To view a linear depiction of the position and layout of the exons within the gene and their correspondence to the protein's amino acid sequence, see the Exons track.

The exon positions displayed in this track were derived from the kgProtMap table (an alignment of protein, mRNA, and genome data). For an in-depth discussion of the information displayed in this track, see the Exon Count section.

Amino Acid Frequencies: This histogram shows the abundance of amino acids within the selected protein relative to their average occurrence genome-wide. The bars of the graph indicate the genome-wide average frequencies of the amino acids, and the blue vertical lines indicate the abundance of the amino acids within the selected protein. Any amino acid with an abundance that falls outside the 2.5% to 97.5% genome-wide distribution range is represented by a red line. Genome-wide averages are based on the following Genome Browser tables from this assembly: pbAaDist[AA], pbAnomLimit, and pbResAvgStd. The amino acid data in these tables were obtained from proteins in the knownGene table that were found in UniProtKB (TrEMBL-NEW excluded). Standard deviations were derived from compositions of the genome-wide set of proteins.

See the Amino Acid Anomalies track to view specific occurrences of excessive or deficient amino acids within the protein sequence. For an in-depth discussion of the information displayed in this track, see the Amino Acid Anomalies section.

InterPro Domains: This histogram shows the number of predicted InterPro domains contained in the selected protein relative to the number of domains found in proteins genome-wide. The number of domains is shown at the top of the histogram, and is plotted on the genome-wide distribution as a vertical dark blue line. For an in-depth discussion of the information displayed in this track, see the Protein Domains section.

Hydrophobicity: This histogram shows the mean hydrophobicity for the selected protein relative to a genome-wide distribution of all proteins in the UniProtKB database, which is essentially a broad Gaussian centered on zero. A few proteins fall outside the plotting display range and are not accounted for in this distribution. The mean hydrophobicity is shown at the top of the histogram, and is indicated by a dark blue vertical line overlying the genome-wide distribution.

To view the distribution of hydrophobic residues across the selected protein, see the Hydrophobicity track. For an in-depth discussion of the information displayed in this track, see the Hydrophobicity section.

Number of Cysteines: This histogram compares the selected protein's cysteine count to a genome-wide statistical distribution of cysteine abundance in human proteins, based on the cysteine abundance in all proteins found in the Known Genes data set for this genome assembly. The number of cysteines in this protein is shown at the top of the graph, and its relative position in the genome is indicated by a dark blue vertical line overlying the genome-wide distribution histogram.

To view the locations of cysteines along the peptide chain, see the Cysteines track. For an in-depth discussion of the information displayed in this track, see the Cysteine Count section.

Amino Acid Anomalies: This histogram displays the extent to which certain amino acids within the protein sequence differ in abundance from their average occurrence genome-wide. Amino acids present in excessive or deficient amounts are represented by a red vertical bar extending above or below the middle line, respectively. The height of the bar indicates the degree of departure of the amino acid frequency from the expected value genome-wide.

The histogram is based on the following Genome Browser tables from this assembly: pbAaDist[AA], pbAnomLimit, and pbResAvgStd. The amino acid data in these tables were obtained from UniProtKB. Amino acids are flagged as anomalous if their occurrence in a protein falls outside the 2.5% to 97.5% genome-wide distribution range. Proteins with fewer than 100 amino acids have been filtered from the sample to exclude variances attributable to short length.

===============

**TASK DIRECTIONS:** Using the protein histogram text above, decide whether each statement agrees with it. Answer yes or no for each, and quote the deciding words from the text. (a) In the Amino Acid Frequencies histogram, an amino acid whose abundance falls outside the 2.5% to 97.5% genome-wide range is shown by a red line. (b) In the InterPro Domains histogram, the number of domains is plotted as a red vertical line. (c) Proteins with fewer than 200 amino acids were filtered from the sample.

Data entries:

===============

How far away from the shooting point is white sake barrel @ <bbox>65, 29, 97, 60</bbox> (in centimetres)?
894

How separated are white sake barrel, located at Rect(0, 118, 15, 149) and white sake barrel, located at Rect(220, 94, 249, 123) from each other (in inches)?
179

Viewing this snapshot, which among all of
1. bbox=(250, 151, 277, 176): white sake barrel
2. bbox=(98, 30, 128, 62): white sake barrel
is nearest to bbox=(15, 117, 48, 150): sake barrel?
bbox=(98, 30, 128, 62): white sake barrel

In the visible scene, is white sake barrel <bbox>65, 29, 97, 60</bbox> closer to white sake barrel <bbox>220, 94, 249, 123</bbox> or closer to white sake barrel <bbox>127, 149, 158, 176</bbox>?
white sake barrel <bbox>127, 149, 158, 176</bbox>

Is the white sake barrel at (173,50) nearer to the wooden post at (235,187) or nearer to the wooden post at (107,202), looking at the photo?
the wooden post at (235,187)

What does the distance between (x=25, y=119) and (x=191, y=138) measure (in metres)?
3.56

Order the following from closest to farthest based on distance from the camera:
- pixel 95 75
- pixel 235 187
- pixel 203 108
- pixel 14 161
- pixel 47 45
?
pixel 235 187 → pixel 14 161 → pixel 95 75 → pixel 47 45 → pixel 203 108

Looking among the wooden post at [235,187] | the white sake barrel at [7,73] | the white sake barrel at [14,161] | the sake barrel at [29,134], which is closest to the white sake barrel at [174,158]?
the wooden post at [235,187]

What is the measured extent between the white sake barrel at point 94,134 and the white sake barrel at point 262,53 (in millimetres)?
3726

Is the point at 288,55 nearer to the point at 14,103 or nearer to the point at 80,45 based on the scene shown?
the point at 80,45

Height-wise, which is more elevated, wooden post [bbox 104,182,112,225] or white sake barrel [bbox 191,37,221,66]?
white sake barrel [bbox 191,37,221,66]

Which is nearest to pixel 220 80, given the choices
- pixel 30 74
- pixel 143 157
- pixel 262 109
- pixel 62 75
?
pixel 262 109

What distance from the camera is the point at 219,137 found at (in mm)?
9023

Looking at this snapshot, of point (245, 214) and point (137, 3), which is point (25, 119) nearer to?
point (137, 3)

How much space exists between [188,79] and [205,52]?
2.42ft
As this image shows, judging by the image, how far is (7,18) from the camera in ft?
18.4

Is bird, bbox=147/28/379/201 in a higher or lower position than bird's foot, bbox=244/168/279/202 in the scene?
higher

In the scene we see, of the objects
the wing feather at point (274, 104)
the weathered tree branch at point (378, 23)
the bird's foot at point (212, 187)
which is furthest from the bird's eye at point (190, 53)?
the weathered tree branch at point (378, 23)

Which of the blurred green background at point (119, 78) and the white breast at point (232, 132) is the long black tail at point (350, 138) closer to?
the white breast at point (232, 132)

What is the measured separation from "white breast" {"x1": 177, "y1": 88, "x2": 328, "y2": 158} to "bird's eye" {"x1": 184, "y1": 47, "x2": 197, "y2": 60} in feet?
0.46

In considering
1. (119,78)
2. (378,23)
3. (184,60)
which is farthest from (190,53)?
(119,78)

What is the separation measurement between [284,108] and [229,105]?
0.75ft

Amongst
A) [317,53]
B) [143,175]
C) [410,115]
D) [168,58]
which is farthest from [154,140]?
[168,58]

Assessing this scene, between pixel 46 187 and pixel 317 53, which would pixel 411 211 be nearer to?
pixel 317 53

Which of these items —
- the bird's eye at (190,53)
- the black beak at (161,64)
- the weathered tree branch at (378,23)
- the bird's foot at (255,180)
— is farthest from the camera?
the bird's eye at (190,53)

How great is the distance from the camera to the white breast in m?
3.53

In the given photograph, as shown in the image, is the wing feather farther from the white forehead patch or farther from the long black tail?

===============

**TASK SOLUTION:**
(a) Yes: "Any amino acid with an abundance that falls outside the 2.5% to 97.5% genome-wide distribution range is represented by a red line."
(b) No: "is plotted on the genome-wide distribution as a vertical dark blue line."
(c) No: "Proteins with fewer than 100 amino acids have been filtered from the sample"